Interestingly, Nigeria was ranked below countries like Sudan, Zimbabwe, DR Congo, North Korea and Guinea.
The Global Hunger Index is a peer-reviewed annual report, jointly published by Concern Worldwide and Welthungerhilfe, one of Germany’s biggest private organisations for development and humanitarian aid. The GHI is designed to comprehensively measure and track hunger at the global, regional and country levels.
Among Nigeria’s economic activities, agriculture is one of the lowest hanging fruits that could have bailed the country out of its present economic crisis. But the present government appears to have little or no interest in that sector, nor is it able to stop terrorists from chasing farmers away from their farmlands.
As a result, Nigeria is buffeted with a record high inflation rate of 28.92 per cent, a food inflation rate of 33.93 per cent driven by astronomical increases in prices of staple food items, and a foreign exchange rate that is rapidly turning the naira into a currency not worth the paper on which it is printed.
Only last Saturday, Vanguard reported of a woman in Port Harcourt who went into another woman’s plantation and stole her plantain in order to feed her hungry children. When the woman who owned the plantain confronted the thief, an altercation ensued. With a machete, the woman who stole the plantain hacked to death the woman who owned the plantain!
Hunger may not be a justification for stealing, but hunger is fuelling all sorts of crime today in Nigeria. Many who are hungry but cannot steal are resorting to begging. Some Nigerians who have lost their means of livelihood can be seen nowadays scrambling for leftover foods at parties, not for their dogs, but for their hungry children at home.

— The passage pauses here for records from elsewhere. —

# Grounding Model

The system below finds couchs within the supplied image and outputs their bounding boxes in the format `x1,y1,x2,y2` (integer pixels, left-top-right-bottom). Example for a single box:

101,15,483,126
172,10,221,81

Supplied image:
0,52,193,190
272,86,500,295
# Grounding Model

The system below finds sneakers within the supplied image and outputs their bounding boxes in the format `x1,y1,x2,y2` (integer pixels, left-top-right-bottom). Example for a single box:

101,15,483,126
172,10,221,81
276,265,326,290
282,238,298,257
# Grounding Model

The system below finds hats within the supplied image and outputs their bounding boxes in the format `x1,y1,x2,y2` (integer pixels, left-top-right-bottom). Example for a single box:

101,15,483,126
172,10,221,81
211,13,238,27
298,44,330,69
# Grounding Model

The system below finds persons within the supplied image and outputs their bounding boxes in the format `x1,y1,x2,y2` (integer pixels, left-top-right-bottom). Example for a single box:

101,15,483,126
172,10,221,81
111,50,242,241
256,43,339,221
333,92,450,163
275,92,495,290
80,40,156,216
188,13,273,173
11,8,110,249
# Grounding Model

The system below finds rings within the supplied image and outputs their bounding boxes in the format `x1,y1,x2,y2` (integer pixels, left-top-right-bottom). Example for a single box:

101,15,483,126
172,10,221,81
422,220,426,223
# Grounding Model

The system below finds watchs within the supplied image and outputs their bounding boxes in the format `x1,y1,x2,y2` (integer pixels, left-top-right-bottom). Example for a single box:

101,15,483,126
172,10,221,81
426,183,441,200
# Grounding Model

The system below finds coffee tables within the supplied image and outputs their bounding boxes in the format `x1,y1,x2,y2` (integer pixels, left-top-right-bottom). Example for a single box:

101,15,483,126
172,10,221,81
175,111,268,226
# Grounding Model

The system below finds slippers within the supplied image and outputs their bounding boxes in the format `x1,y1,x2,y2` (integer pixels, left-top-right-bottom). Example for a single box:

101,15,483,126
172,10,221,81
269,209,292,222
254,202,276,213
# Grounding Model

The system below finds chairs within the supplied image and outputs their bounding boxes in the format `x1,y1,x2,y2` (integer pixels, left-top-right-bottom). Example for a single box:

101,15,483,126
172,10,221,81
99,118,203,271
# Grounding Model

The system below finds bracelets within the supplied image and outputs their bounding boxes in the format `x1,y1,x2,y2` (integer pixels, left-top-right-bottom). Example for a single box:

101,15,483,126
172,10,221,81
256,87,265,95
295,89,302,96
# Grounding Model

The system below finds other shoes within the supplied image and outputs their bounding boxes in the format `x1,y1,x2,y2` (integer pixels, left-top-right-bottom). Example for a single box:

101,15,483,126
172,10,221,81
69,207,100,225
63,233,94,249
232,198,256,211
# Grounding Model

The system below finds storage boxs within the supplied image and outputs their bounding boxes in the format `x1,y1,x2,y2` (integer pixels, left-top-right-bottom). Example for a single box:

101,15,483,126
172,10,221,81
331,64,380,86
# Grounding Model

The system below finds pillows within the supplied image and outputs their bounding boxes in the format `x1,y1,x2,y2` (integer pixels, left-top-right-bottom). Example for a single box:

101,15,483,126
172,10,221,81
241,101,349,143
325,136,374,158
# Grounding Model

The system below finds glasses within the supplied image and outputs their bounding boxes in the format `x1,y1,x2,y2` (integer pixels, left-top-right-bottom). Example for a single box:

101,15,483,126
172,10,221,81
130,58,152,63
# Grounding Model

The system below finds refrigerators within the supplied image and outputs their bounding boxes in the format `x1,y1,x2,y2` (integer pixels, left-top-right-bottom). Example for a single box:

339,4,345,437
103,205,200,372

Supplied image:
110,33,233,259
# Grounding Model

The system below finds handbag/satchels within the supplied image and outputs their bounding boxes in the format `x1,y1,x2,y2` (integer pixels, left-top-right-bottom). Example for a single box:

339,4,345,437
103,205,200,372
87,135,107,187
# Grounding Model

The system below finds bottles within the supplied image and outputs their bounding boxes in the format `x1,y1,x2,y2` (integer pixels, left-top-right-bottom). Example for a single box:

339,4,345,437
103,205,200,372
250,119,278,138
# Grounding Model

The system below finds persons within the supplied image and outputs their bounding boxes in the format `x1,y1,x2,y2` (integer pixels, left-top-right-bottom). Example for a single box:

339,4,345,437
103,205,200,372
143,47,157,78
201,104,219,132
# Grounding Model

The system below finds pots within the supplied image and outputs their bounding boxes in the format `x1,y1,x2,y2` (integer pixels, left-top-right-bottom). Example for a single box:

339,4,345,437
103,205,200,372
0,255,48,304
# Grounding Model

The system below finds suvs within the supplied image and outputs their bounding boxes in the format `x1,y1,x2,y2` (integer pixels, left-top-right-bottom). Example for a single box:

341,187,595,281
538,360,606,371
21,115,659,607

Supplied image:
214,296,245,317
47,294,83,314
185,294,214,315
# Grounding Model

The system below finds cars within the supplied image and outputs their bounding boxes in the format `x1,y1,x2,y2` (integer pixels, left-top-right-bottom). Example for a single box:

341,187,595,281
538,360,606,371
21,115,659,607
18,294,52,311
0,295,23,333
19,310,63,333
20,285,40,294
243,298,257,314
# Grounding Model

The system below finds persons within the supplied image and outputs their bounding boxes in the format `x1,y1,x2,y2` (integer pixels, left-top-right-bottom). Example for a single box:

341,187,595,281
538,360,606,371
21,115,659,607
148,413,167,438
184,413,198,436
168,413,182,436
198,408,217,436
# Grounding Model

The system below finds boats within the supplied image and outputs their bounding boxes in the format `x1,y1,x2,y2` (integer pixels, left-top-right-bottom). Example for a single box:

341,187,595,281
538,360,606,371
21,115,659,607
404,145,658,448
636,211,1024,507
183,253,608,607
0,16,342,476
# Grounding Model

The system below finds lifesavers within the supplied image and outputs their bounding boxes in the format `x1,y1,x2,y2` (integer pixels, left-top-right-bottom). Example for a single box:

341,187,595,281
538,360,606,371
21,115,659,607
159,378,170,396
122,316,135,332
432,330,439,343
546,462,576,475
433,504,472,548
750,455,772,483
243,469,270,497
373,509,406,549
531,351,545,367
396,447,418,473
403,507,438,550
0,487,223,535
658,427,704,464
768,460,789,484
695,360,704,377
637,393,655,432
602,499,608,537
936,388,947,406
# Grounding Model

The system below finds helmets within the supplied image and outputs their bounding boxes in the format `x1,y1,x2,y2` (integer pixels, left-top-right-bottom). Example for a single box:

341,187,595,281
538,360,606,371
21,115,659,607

In the past six years, Nigeria’s hunger statistics has been on the rise. In 2017, 10 per cent of Nigeria’s population suffered severe hunger. In 2018, it rose to 10.40 per cent. By 2019 it became 12 per cent. In 2020 it was 12.70 per cent. Between 2020 and 2022, on average, 21.3 per cent of Nigeria’s population experienced hunger.
According to the World Food Programme, about 26.5 million people across Nigeria are projected to face acute hunger in 2024, a staggering increase from the 18.6 million people that suffered hunger at the end of 2023.
A hungry man, they say, is an angry man. Government at all levels need to sit up. If this level of hunger continues, there is no telling what the people will do.